[Prompt] Every line from the one with "common name: tomtit" to the end of the entries, both included, is to be copied exactly; the other lines stay out.

[Exercise inputs]
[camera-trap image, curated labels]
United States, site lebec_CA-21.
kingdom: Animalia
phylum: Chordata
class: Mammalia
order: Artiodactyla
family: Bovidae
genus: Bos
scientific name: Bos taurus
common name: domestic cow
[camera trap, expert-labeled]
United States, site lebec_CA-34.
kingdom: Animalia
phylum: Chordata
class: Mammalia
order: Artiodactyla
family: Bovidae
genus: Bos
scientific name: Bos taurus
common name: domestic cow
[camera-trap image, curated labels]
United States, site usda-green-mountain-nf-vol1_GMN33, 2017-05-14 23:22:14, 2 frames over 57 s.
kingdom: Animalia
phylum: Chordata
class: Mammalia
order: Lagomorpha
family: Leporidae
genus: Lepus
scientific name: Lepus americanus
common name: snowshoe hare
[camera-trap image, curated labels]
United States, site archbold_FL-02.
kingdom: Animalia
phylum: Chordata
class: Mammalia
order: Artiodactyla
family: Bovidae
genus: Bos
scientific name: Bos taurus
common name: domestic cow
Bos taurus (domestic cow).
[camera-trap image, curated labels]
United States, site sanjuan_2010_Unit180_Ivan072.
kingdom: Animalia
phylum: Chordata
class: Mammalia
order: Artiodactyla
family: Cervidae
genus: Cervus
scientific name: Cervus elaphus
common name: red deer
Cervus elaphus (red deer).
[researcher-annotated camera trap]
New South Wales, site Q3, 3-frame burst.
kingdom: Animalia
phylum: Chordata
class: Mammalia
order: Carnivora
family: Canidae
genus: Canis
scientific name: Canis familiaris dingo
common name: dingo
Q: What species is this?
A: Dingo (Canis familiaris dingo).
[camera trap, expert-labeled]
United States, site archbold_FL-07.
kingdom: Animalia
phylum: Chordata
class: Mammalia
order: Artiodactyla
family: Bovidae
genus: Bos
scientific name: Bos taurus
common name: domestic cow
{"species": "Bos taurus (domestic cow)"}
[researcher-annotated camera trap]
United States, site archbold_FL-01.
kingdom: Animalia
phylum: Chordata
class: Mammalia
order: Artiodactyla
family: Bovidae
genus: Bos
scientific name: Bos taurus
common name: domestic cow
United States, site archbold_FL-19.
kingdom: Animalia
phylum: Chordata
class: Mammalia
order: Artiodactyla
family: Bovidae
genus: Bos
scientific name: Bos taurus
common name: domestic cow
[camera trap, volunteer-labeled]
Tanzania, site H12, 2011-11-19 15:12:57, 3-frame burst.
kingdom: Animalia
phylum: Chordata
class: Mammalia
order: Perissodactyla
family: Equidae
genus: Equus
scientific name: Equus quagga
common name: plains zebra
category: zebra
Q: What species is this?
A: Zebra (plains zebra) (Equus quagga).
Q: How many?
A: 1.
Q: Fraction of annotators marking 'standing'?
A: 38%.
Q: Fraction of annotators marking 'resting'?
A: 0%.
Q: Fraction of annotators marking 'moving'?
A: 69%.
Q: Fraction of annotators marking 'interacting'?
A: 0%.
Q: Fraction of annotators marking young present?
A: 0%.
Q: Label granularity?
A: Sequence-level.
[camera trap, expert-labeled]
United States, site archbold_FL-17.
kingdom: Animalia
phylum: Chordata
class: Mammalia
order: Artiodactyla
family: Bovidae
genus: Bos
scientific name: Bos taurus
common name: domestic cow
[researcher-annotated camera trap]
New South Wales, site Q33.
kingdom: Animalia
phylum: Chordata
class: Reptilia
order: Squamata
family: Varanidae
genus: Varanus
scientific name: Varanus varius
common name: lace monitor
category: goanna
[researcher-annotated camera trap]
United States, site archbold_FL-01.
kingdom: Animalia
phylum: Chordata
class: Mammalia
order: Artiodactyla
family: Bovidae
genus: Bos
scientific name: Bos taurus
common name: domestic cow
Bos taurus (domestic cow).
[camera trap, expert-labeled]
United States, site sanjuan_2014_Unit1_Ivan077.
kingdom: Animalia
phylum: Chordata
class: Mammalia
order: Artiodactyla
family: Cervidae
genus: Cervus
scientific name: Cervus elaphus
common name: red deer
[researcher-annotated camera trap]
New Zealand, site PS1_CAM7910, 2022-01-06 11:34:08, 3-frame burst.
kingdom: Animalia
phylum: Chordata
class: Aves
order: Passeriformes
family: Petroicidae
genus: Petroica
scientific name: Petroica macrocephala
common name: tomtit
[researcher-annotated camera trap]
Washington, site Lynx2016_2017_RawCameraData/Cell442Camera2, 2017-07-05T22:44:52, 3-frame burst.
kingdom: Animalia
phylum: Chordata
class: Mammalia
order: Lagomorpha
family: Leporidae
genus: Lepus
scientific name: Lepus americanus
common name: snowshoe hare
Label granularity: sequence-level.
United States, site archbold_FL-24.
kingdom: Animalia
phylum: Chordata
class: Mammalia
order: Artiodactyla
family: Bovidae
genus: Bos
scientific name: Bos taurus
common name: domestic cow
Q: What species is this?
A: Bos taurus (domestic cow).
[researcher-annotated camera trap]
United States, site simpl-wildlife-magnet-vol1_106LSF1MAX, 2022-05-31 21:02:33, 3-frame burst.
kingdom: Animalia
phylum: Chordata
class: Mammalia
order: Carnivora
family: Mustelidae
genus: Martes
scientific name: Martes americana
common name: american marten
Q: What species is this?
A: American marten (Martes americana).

[Answer for this exercise]
common name: tomtit
[researcher-annotated camera trap]
Washington, site Lynx2016_2017_RawCameraData/Cell442Camera2, 2017-07-05T22:44:52, 3-frame burst.
kingdom: Animalia
phylum: Chordata
class: Mammalia
order: Lagomorpha
family: Leporidae
genus: Lepus
scientific name: Lepus americanus
common name: snowshoe hare
Label granularity: sequence-level.
United States, site archbold_FL-24.
kingdom: Animalia
phylum: Chordata
class: Mammalia
order: Artiodactyla
family: Bovidae
genus: Bos
scientific name: Bos taurus
common name: domestic cow
Q: What species is this?
A: Bos taurus (domestic cow).
[researcher-annotated camera trap]
United States, site simpl-wildlife-magnet-vol1_106LSF1MAX, 2022-05-31 21:02:33, 3-frame burst.
kingdom: Animalia
phylum: Chordata
class: Mammalia
order: Carnivora
family: Mustelidae
genus: Martes
scientific name: Martes americana
common name: american marten
Q: What species is this?
A: American marten (Martes americana).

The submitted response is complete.